Als es in Richtung Cipressa und Poggio ging - den beiden traditionellen Scharfrichtern von Mailand-Sanremo - zerfiel die Gruppe an der Spitze des Rennens allmählich und der Abstand zum Hauptfeld sank auf unter eine Minute. Bevor es 27 Kilometer vor dem Ziel in die Cipressa ging, gab es Positionskämpfe im Peloton wie vor einer Massenankunft und entsprechend hoch war das Tempo. Es dauerte jedoch etwa bis zur Hälfte des Anstieges, ehe mit Taco van der Hoorn (Intermarché-Wanty-Gobert Matériaux) der letzte Ausreißer eingeholt werden konnte.
Aber das Tempo war auch nicht so hoch, dass es viele Fahrer in Bedrängnis brachte. Herausfordernder war da die Abfahrt: Ineos Grenadiers hatte die Spitze im Feld übernommen und machte kräftig Tempo. Dadurch zerteilte sich das Peloton und nur noch rund 30 Fahrer blieben vorne.

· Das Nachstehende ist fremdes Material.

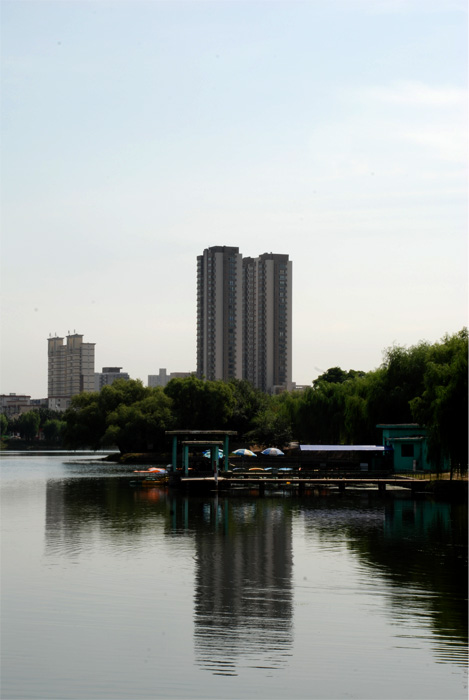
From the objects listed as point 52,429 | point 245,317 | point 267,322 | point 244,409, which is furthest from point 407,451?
point 52,429

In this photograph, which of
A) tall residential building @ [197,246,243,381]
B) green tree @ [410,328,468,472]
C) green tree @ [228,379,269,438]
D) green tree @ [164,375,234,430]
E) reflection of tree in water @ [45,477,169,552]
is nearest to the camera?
reflection of tree in water @ [45,477,169,552]

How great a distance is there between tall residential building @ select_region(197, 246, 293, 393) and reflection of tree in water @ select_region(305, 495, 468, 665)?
5176 inches

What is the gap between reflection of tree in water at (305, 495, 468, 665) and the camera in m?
20.8

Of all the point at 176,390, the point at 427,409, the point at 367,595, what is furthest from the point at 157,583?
the point at 176,390

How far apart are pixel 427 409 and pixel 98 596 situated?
3094 cm

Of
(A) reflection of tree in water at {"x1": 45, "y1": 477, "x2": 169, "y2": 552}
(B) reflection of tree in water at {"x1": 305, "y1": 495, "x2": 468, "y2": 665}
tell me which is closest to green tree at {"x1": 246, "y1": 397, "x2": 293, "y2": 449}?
(A) reflection of tree in water at {"x1": 45, "y1": 477, "x2": 169, "y2": 552}

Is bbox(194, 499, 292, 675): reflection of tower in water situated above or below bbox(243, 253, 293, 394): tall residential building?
below

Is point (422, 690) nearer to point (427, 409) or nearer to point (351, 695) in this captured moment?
point (351, 695)

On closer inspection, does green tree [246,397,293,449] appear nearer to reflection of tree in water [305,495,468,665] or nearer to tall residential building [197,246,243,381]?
reflection of tree in water [305,495,468,665]

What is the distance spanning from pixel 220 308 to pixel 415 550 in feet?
501

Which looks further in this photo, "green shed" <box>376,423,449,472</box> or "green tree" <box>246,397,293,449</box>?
"green tree" <box>246,397,293,449</box>

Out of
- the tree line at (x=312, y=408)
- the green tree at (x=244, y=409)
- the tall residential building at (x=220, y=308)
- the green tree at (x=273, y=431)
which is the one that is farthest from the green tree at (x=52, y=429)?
the green tree at (x=273, y=431)

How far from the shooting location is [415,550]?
1223 inches

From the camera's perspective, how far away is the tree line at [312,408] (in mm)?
47406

Auf der Ebenen zwischen Cipressa und Poggio lief das Rennen aber wieder zusammen. Am Poggio dezimierte sich das Feld aber zusehends. War es zunächst weiter das Team Ineos Grenadiers, welches das Tempo bestimmte, übernahm dann Jumbo-Visma.
6,5 Kilometer vor dem Ziel, kurz vor dem Gipfel, attackierte Weltmeister Julian Alaphilippe (Deceuninck-Quick Step). Van Aert sprang sofort an das Hinterrad des Franzosen. Einige weitere Fahrer - darunter Maximilian Schachmann (Bora-hansgrohe), Mathieu van der Poel (Alpecin-Fenix), Caleb Ewan (Lotto-Soudal), Tom Pidcock (Ineos Grenadiers) aber auch Stuyen und Soren Kragh Andersen (DSM) - konnten noch aufschließen und bildeten eine rund 15 Fahrer starke Spitzengruppe.
Zwischenzeitlich versuchte Pidcock seine Kontrahenten bergab mit seinen Abfahrtkünsten unter Druck zu setzen, doch schon auf der Abfahrt vom Poggio begannen sich die Rennfahrer zu belauern. Diese Situation nutzte Stuyven 2,5 Kilometer vor dem Ziel und griff an. Schnell hatte der Belgier ein Loch. Es dauerte einen Kilometer bis Kragh Andersen nachsetzte und noch den Sprung nach vorne schaffte, während die restlichen Verfolger sich immer noch nicht richtig einig waren.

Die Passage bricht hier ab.